Avec très peu de subventions et faute de moyens, l'association n'a plus de lieu de vente physique. Cependant, elle espère prochainement acquérir des nouveaux locaux pour ouvrir un magasin. "Pour que le bateau fonctionne, il nous faut un peu plus de temps", positive Manfred. En attendant, un lieu de Click and Collect a été mis en place au 192 Avenue Gaston Roussel à Romainville.
La boutique en ligne de Place Nette propose et met en valeur des objets originaux et vintage avant tout, qui s'accommodent avec tous les styles et envies de décoration.
"Les sortir de la galère, c'est notre premier objectif"
Avec son statut OACAS (Organismes d'Accueil Communautaire et d'Activités Solidaires), l'association fait partie des communautés Emmaüs qui assurent l'accueil, hébergent, nourrissent et font participer à des activités solidaires des personnes en difficultés.
Au total, une quinzaine de "compagnons" sont accueillis chez Place Nette. Et tout le monde met la main à la pâte. 5 jours par semaine, les plus jeunes conduisent les camions et débarrassent : "Ils aiment bien bouger. Ils vont chez les clients, ils rencontrent du monde. Ils sont contents d'accomplir une mission qu'on leur a donnée". Les plus âgés ou les plus fragiles s'occupent quant à eux du tri et du rangement d'objets légers comme les livres. "L'important c'est qu'on puisse valoriser leur travail en vendant des objets qu'ils ont récupérés et triés. Ça leur permet aussi d'apprendre des métiers comme livreur ou vendeur".

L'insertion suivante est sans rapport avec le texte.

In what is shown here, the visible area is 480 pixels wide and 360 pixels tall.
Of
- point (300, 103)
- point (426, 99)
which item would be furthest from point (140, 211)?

Récemment, un jeune réfugié somalien recueilli par Place Nette est parti travailler pour Construire Solidaire, une société coopérative qui fait de la construction de bâtiments écologiques. "Cela prend du temps, mais il y a des entreprises qui sont prêtes à les accueillir en faisant des efforts pour les réinsérer", ajoute le président de l'association.
"Les sortir de la galère, c'est notre premier objectif. On permet à des gens qui sont sous l'eau de refaire surface. Car quand on est trop mal, à un moment donné on ne sait plus par où commencer", affirme Jacques Loch. En plus d'employer ces personnes à qui la vie n'a pas fait de cadeau, l'association les aide à trouver un logement, et les accompagne dans leur réinsertion.
"Place Nette m'aide pour l'administration, le logement et la nourriture, je leur suis très reconnaissant. Et je les aide comme eux ils m'aident. Je fais beaucoup de choses, je n'ai pas le temps de m'ennuyer !", nous confie Aboubakry, accueilli par l'association depuis l'année dernière.
Pour Jacques Loch, l'entraide, c'est une philosophie de vie. Si bien que son association met aussi à disposition ses stocks pour ceux dans le besoin. Entre dons d'objets et d'habits et partenariat avec d'autres organismes de réinsertion, "c'est une chaîne vertueuse qu'il faut continuer d'alimenter pour rendre le monde meilleur un peu plus chaque jour", conclut-il.